📝 doc: document attempted and planned optimizations

2023-10-03 16:17:34 -05:00 · 2023-10-03 16:17:34 -05:00 · 32ddedc066
parent 43a3294c57
commit 32ddedc066
1 changed files with 67 additions and 0 deletions
--- a/notes.md
+++ b/notes.md
@ -0,0 +1,67 @@
+# Optimizations
+
+Making notes on optimizations I've made and plan to make, so I can remember which ones paid off.
+
+## String interning
+
+Worked well. PUC Lua does this. I think it's faster not because it avoids
+hashing or comparing strings, but because it avoids the pointer deref.
+I still ended up hashing ints after this change.
+
+## Linear search
+
+The n_body benchmark uses tables with about 7 slots in its hot loop.
+The hashing overhead of HashMap for i64 seems pretty bad for this.
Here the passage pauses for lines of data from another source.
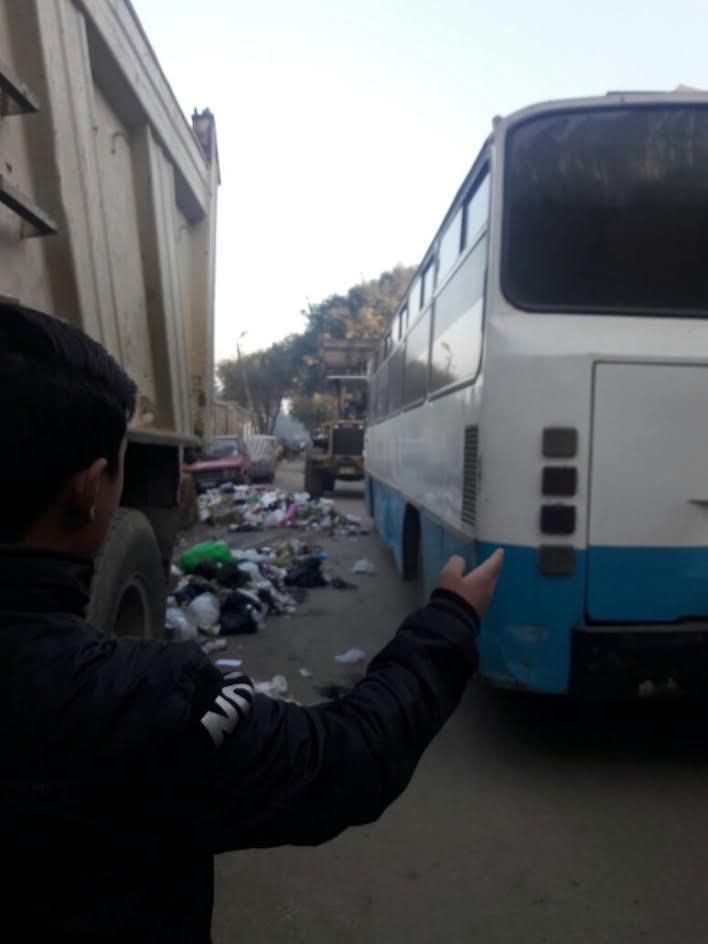 سكان بالجبل الأخضر يشكون انتشار القمامة وتعطيل الطرق بركن السيارات (صورة)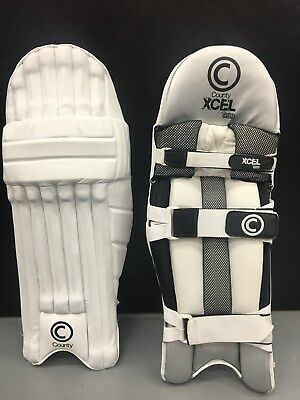 County XCEL 999 Cricket Pads Medium Right Hand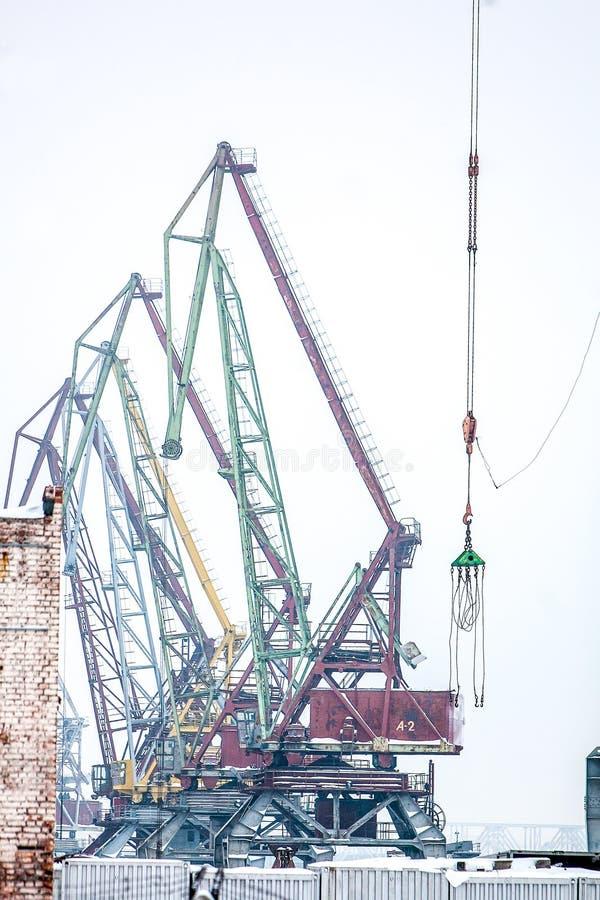 Кран Indastrial в порте груза на зиме готовой для работы стоковая фотография rf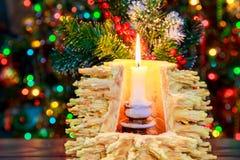 árbol del Año Nuevo de los sakotis y vela de la Feliz Navidad Foto de archivo libre de regalías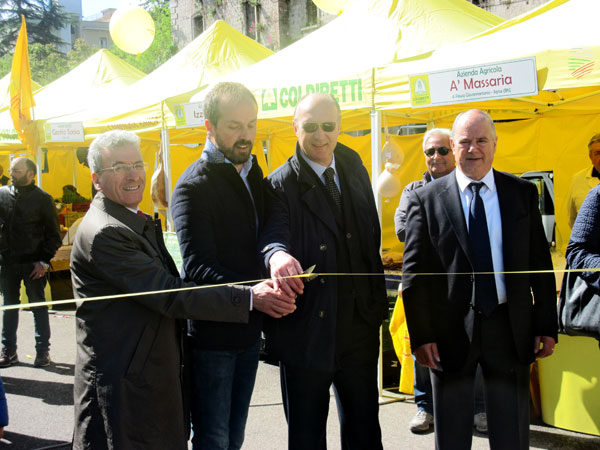 Inaugurato il nuovo mercato di Campagna Amica di piazza Risorgimento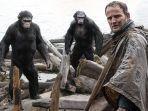 sinopsis-film-dawn-of-the-planet-of-apes-2.jpg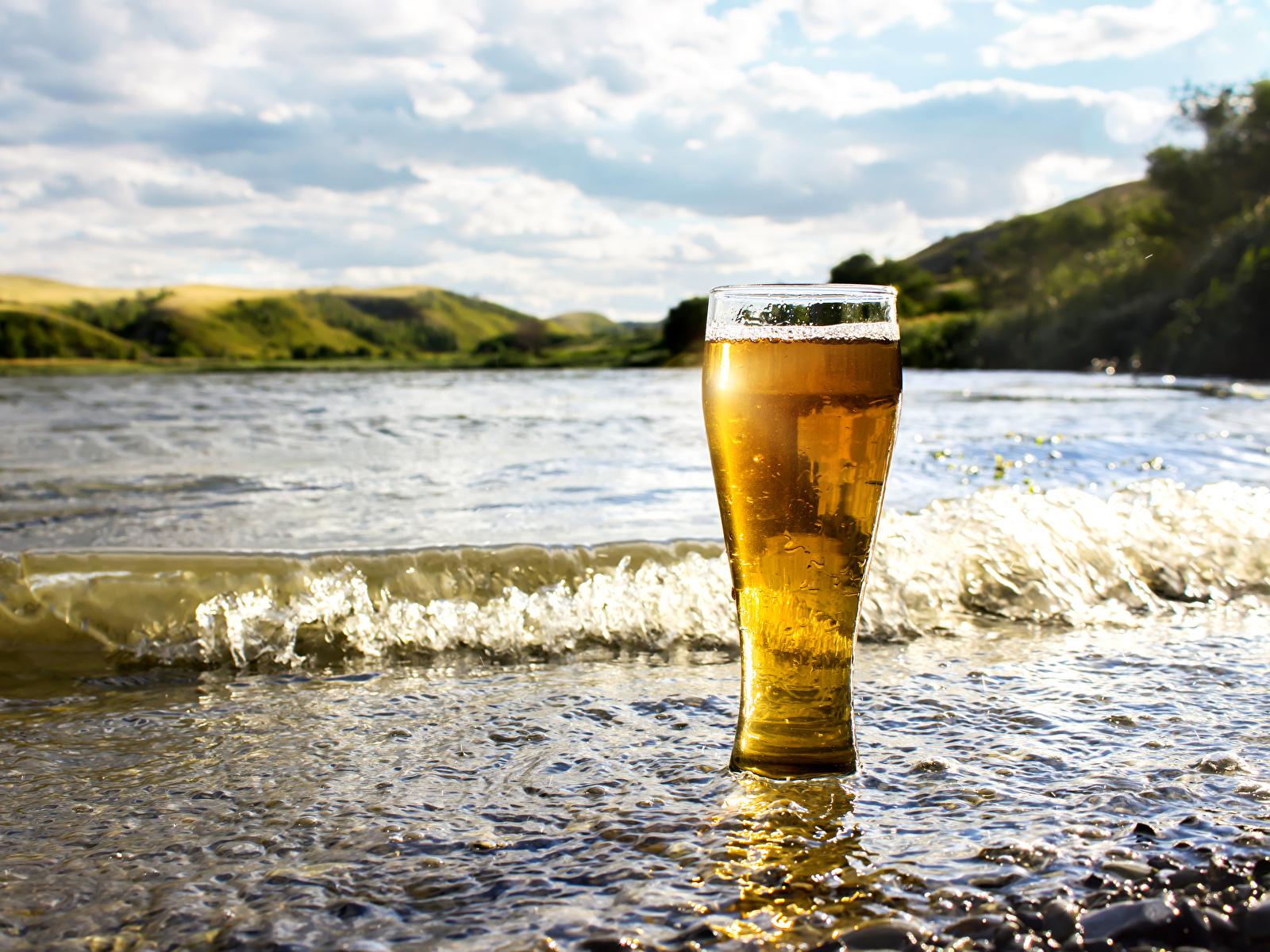Картинки Пиво Волны стакана Побережье Продукты питания 1600x1200 Стакан стакане Еда Пища берег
+BTreeMap was faster, but not fast enough.
+
+I switched to just an unsorted Vec and linear search, and it's the
+fastest by a small margin.
+
+I don't think PUC Lua does this, but PUC Lua might have a faster, less
+secure hash algorithm than Rust's default.
+
+Flamegraph reveals we still spend a lot of time in linear searching tables.
+
+## Lazy instruction decoding
+
+I think this actually slowed it down. PUC Lua keeps instructions in their
+encoded u32 form and decodes them lazily inside the interpreter's main loop.
+
+I did this mostly to match PUC Lua, although I didn't think it would work. My enum for decoded instructions is only 64 bits, and I didn't think the extra bit fiddling was cheap enough.
+
+Maybe if I tweaked it, it would pay off. It just really doesn't look like it should work.
+
+## Caching the current block
+
+I think this one paid off. The idea was to avoid some `chunk.blocks [i]` derefs and bound checks in the inner loop.
+
+I used an `Rc` to make it work. PUC Lua probably just keeps a raw pointer to the block.
+
+## Caching the current instruction list
+
+I think this one paid off more. Instead of caching the current block I just cached its instructions, since the inner loop doesn't use constants or upvalues much, but every step requires access to the instruction list.
+
+Using `Rc <[u32]>` was fun, too. I never stored a slice directly in a smart pointer before.
+
+## Fat LTO and codegen-units = 1
+
+Did absolutely nothing. I couldn't outsmart LLVM.
+
+## Remove RefCell
+
+(upcoming)
+
+I think the `borrow` and `borrow_mut` calls slow down OP_GETFIELD and OP_SETFIELD. I can remove them if I store all the tables in State directly, replacing `Rc <RefCell <Table>>` with my own ref counting. This might
+remove a layer of indirection, too.
+
+It's a big change, but I'd need _something_ like this for adding a GC anyway, and sometimes big changes have paid off.
+
+## Iterating over instruction list
+
+(upcoming)
+
+I noticed PUC Lua doesn't store a program counter, it stores a `u32 *`, a pointer to the next instruction itself. This might save, like, 1 single cycle or something, I can't believe it does anything, but it could. Because it saves you that "Look at the instruction list, multiply the index by 4, add it to the base pointer" step.
+
+Maybe the real saving is that it saves a little bit of cache space by forgetting the base pointer?
+
+Storing an iterator sounds like a big fight with the borrow checker. I might want to prototype it outside the interpreter first. But if it works, it might compile down to what PUC Lua does in C. Plus a bounds check.